[Date Prev][Date Next][Thread Prev][Thread Next][Date Index][Thread Index]

[HTCondor-users] Python Bindings crash without exception when remotely holding jobs



Hi All,

So the system I'm working on inspects job queues from various condor instances and provisions cloud resources to run the jobs.

As a part of this process jobs are held if they do not conform to certain conditions- a list of jobs are compiled and then held using:

condor_session.act(htcondor.JobAction.Hold, held_job_ids)

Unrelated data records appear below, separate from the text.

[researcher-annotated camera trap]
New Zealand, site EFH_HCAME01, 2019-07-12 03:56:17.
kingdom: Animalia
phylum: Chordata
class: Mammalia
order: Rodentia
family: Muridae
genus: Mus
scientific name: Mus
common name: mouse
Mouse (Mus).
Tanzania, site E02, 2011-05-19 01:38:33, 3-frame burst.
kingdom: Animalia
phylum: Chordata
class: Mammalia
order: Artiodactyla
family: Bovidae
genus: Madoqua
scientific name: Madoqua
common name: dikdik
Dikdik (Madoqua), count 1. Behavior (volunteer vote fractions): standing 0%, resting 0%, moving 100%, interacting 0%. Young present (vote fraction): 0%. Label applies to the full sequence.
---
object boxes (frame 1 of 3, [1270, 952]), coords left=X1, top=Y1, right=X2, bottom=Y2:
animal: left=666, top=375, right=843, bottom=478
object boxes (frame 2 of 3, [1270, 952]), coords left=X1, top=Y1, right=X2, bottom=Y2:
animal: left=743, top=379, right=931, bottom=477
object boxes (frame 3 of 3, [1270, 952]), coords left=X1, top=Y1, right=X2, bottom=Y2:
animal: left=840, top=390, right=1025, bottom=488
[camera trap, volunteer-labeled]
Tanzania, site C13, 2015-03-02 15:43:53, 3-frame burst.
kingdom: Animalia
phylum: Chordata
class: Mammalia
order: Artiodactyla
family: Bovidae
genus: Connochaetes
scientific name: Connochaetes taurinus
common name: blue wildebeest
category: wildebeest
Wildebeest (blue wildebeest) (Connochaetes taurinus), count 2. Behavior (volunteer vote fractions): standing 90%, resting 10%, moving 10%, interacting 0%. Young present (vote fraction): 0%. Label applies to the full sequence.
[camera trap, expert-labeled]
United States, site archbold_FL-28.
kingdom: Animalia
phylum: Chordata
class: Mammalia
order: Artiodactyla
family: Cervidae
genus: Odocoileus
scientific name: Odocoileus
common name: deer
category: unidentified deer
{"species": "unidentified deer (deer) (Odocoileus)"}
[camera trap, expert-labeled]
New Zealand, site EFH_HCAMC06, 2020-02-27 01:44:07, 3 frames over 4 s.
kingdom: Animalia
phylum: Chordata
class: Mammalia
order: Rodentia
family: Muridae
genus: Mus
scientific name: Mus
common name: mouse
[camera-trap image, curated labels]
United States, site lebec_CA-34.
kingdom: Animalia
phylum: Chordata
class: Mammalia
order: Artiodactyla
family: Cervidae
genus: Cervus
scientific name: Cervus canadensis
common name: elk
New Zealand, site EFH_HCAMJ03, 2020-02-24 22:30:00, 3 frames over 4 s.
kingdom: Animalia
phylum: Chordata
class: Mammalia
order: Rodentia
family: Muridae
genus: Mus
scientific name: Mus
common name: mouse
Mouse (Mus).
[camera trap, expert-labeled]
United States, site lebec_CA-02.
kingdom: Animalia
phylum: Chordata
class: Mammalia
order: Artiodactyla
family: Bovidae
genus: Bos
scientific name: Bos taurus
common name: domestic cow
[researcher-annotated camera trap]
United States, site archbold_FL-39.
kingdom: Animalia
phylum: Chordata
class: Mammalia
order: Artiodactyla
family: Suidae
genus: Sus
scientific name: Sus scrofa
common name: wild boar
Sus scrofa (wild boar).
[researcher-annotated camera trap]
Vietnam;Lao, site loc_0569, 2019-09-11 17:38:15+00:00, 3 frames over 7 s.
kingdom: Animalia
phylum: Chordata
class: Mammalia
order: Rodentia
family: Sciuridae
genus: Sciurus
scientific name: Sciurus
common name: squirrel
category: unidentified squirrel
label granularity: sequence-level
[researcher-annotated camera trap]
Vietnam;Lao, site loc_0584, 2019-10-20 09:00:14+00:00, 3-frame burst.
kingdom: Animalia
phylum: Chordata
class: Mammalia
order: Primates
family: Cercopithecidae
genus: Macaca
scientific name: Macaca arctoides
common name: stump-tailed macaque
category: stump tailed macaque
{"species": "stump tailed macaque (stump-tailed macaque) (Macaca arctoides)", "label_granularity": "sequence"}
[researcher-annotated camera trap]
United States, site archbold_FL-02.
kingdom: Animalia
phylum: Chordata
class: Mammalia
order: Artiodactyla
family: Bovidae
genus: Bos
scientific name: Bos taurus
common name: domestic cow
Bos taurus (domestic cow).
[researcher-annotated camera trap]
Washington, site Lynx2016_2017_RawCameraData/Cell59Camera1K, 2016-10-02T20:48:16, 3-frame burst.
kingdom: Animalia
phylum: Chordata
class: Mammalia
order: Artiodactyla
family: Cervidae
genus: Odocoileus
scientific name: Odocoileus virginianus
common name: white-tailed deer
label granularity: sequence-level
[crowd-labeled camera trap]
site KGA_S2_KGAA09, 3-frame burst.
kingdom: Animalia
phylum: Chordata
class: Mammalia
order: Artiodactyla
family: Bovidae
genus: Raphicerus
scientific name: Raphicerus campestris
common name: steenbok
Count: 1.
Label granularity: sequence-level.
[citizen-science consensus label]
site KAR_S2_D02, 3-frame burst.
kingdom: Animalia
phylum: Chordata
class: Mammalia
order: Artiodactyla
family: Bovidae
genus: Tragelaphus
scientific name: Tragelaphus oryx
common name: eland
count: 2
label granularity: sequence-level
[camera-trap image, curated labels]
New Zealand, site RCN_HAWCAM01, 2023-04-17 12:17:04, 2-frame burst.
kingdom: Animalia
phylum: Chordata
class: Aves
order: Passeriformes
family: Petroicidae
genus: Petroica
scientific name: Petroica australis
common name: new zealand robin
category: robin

for a little more context:

try:
    logging.debug("Executing job action hold on %s" % condor_host)
    hold_result = condor_session.act(htcondor.JobAction.Hold, held_job_ids)
    logging.debug("Hold result: %s" % hold_result)
condor_session.edit(held_job_ids, "HoldReason", '"Invalid user or group name for htondor host %s, held by job poller"' % condor_host)

except Exception as exc:
    logging.error("Failure holding jobs: %s" % exc)
    logging.error("Aborting cycle...")
    abort_cycle = True
    break


I am pretty sure the error has something to do with the configuration on the remote condor host but my real issue is that it causes the python code to crash with no exception.
This is a snapshot of the Schedd log from the remote condor in question:

03/22/19 10:53:33 (pid:2277705) AUTHENTICATE: handshake failed!
03/22/19 10:53:33 (pid:2277705) DC_AUTHENTICATE: authentication of <IPADDR:44307> did not result in a valid mapped user name, which is required for this command (478 ACT_ON_JOBS), so aborting. 03/22/19 10:53:33 (pid:2277705) DC_AUTHENTICATE: reason for authentication failure: AUTHENTICATE:1002:Failure performing handshake|AUTHENTICATE:1004:Failed to authenticate using KERBEROS|AUTHENTICATE:1004:Failed to authenticate using FS|FS:1004:Unable to lstat(/tmp/FS_XXXMc7VmW)

Any ideas on how i can stop this crash?

Thanks,
Colson